Data excerpts:
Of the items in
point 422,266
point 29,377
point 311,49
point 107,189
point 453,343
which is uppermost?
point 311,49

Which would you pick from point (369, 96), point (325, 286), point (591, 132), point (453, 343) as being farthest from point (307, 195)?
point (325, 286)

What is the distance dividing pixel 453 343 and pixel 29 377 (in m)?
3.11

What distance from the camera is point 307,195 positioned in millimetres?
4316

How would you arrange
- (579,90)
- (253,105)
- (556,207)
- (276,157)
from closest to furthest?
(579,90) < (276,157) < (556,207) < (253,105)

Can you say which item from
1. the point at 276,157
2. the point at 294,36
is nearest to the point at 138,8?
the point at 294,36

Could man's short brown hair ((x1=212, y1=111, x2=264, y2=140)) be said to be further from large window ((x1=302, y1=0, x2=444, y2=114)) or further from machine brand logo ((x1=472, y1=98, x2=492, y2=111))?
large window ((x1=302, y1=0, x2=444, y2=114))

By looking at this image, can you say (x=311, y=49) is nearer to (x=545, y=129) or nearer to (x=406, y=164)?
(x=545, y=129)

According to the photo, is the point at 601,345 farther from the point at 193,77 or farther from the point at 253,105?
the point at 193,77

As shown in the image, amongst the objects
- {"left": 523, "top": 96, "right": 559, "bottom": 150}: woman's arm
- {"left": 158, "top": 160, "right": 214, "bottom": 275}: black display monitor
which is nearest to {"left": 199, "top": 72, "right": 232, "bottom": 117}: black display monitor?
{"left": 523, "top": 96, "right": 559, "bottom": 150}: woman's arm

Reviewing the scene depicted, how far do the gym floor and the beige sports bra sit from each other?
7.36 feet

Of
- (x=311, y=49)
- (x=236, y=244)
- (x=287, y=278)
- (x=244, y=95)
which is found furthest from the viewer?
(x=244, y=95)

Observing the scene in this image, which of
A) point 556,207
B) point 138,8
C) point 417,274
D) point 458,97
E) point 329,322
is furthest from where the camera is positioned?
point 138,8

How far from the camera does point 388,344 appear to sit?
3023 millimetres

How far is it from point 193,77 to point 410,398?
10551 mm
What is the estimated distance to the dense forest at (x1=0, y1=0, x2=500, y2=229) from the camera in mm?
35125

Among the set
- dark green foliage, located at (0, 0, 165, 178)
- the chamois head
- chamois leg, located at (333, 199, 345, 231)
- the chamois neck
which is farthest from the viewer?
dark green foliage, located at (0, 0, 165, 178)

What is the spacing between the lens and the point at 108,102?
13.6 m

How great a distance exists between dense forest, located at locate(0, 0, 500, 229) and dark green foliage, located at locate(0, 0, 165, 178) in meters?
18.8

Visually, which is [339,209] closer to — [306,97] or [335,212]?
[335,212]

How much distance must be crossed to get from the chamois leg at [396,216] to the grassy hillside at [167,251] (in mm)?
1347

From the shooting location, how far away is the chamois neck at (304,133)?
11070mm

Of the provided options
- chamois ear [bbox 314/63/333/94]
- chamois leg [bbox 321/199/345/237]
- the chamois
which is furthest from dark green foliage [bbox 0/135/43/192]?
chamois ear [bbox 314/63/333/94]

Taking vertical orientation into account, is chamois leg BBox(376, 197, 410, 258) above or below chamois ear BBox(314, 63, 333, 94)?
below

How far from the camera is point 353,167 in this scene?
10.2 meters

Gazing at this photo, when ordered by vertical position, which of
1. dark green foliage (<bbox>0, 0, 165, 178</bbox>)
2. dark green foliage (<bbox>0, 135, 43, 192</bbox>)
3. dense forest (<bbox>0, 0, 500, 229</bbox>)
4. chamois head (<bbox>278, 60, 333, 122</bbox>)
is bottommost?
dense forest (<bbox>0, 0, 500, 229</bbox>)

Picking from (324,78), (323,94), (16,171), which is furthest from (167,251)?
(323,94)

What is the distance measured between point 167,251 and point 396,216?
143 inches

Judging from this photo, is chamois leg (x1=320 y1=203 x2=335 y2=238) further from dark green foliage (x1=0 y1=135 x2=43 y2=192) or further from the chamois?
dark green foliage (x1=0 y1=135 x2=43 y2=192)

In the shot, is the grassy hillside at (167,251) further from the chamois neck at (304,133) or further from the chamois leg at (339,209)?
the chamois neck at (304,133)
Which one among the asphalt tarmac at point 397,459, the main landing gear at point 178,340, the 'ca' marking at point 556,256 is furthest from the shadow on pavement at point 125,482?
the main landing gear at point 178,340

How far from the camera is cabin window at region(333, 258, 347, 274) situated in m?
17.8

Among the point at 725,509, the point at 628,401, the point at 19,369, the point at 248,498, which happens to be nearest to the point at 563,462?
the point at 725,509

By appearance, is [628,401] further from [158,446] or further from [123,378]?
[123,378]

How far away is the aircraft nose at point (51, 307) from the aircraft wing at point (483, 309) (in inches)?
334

Task to complete:
Transcribe the whole listing exactly.

Finished answer:
Of the items in
point 422,266
point 29,377
point 311,49
point 107,189
point 453,343
which is uppermost?
point 311,49

Which would you pick from point (369, 96), point (325, 286), point (591, 132), point (453, 343) as being farthest from point (307, 195)?
point (325, 286)

What is the distance dividing pixel 453 343 and pixel 29 377 (in m)?
3.11

What distance from the camera is point 307,195 positioned in millimetres?
4316

How would you arrange
- (579,90)
- (253,105)
- (556,207)
- (276,157)
from closest to furthest?
(579,90) < (276,157) < (556,207) < (253,105)

Can you say which item from
1. the point at 276,157
2. the point at 294,36
is nearest to the point at 138,8?
the point at 294,36

Could man's short brown hair ((x1=212, y1=111, x2=264, y2=140)) be said to be further from large window ((x1=302, y1=0, x2=444, y2=114)) or further from machine brand logo ((x1=472, y1=98, x2=492, y2=111))?
large window ((x1=302, y1=0, x2=444, y2=114))

By looking at this image, can you say (x=311, y=49) is nearer to (x=545, y=129) or nearer to (x=406, y=164)?
(x=545, y=129)

According to the photo, is the point at 601,345 farther from the point at 193,77 or farther from the point at 253,105?
the point at 193,77

As shown in the image, amongst the objects
- {"left": 523, "top": 96, "right": 559, "bottom": 150}: woman's arm
- {"left": 158, "top": 160, "right": 214, "bottom": 275}: black display monitor
which is nearest to {"left": 199, "top": 72, "right": 232, "bottom": 117}: black display monitor?
{"left": 523, "top": 96, "right": 559, "bottom": 150}: woman's arm

Reviewing the scene depicted, how far do the gym floor and the beige sports bra sit from each other?
7.36 feet

Of
- (x=311, y=49)
- (x=236, y=244)
- (x=287, y=278)
- (x=244, y=95)
which is found furthest from the viewer?
(x=244, y=95)

Observing the scene in this image, which of
A) point 556,207
B) point 138,8
C) point 417,274
D) point 458,97
E) point 329,322
is furthest from where the camera is positioned?
point 138,8

How far from the camera does point 388,344 appear to sit?
3023 millimetres

How far is it from point 193,77 to point 410,398?
10551 mm
What is the estimated distance to the dense forest at (x1=0, y1=0, x2=500, y2=229) from the camera in mm?
35125

Among the set
- dark green foliage, located at (0, 0, 165, 178)
- the chamois head
- chamois leg, located at (333, 199, 345, 231)
- the chamois neck
which is farthest from the viewer?
dark green foliage, located at (0, 0, 165, 178)

What is the spacing between the lens and the point at 108,102?
13.6 m

How great a distance exists between dense forest, located at locate(0, 0, 500, 229) and dark green foliage, located at locate(0, 0, 165, 178) in meters?
18.8

Visually, which is [339,209] closer to — [306,97] or [335,212]?
[335,212]

How much distance must be crossed to get from the chamois leg at [396,216] to the grassy hillside at [167,251] (in mm)?
1347

From the shooting location, how far away is the chamois neck at (304,133)?
11070mm

Of the provided options
- chamois ear [bbox 314/63/333/94]
- chamois leg [bbox 321/199/345/237]
- the chamois
which is furthest from dark green foliage [bbox 0/135/43/192]?
chamois ear [bbox 314/63/333/94]

Taking vertical orientation into account, is chamois leg BBox(376, 197, 410, 258) above or below chamois ear BBox(314, 63, 333, 94)?
below

How far from the camera is point 353,167 in this scene?
10.2 meters

Gazing at this photo, when ordered by vertical position, which of
1. dark green foliage (<bbox>0, 0, 165, 178</bbox>)
2. dark green foliage (<bbox>0, 135, 43, 192</bbox>)
3. dense forest (<bbox>0, 0, 500, 229</bbox>)
4. chamois head (<bbox>278, 60, 333, 122</bbox>)
is bottommost?
dense forest (<bbox>0, 0, 500, 229</bbox>)

Picking from (324,78), (323,94), (16,171), which is furthest from (167,251)?
(323,94)

What is the distance measured between point 167,251 and point 396,216?
143 inches

Judging from this photo, is chamois leg (x1=320 y1=203 x2=335 y2=238) further from dark green foliage (x1=0 y1=135 x2=43 y2=192) or further from the chamois?
dark green foliage (x1=0 y1=135 x2=43 y2=192)

In the shot, is the grassy hillside at (167,251) further from the chamois neck at (304,133) or further from the chamois leg at (339,209)?
the chamois neck at (304,133)
Which one among the asphalt tarmac at point 397,459, the main landing gear at point 178,340, the 'ca' marking at point 556,256 is furthest from the shadow on pavement at point 125,482?
the main landing gear at point 178,340

How far from the camera is cabin window at region(333, 258, 347, 274) situated in m?
17.8

Among the point at 725,509, the point at 628,401, the point at 19,369, the point at 248,498, which happens to be nearest to the point at 563,462?
the point at 725,509

By appearance, is [628,401] further from [158,446] or further from [123,378]?
[123,378]

How far away is the aircraft nose at point (51, 307) from the aircraft wing at point (483, 309) (in inches)?
334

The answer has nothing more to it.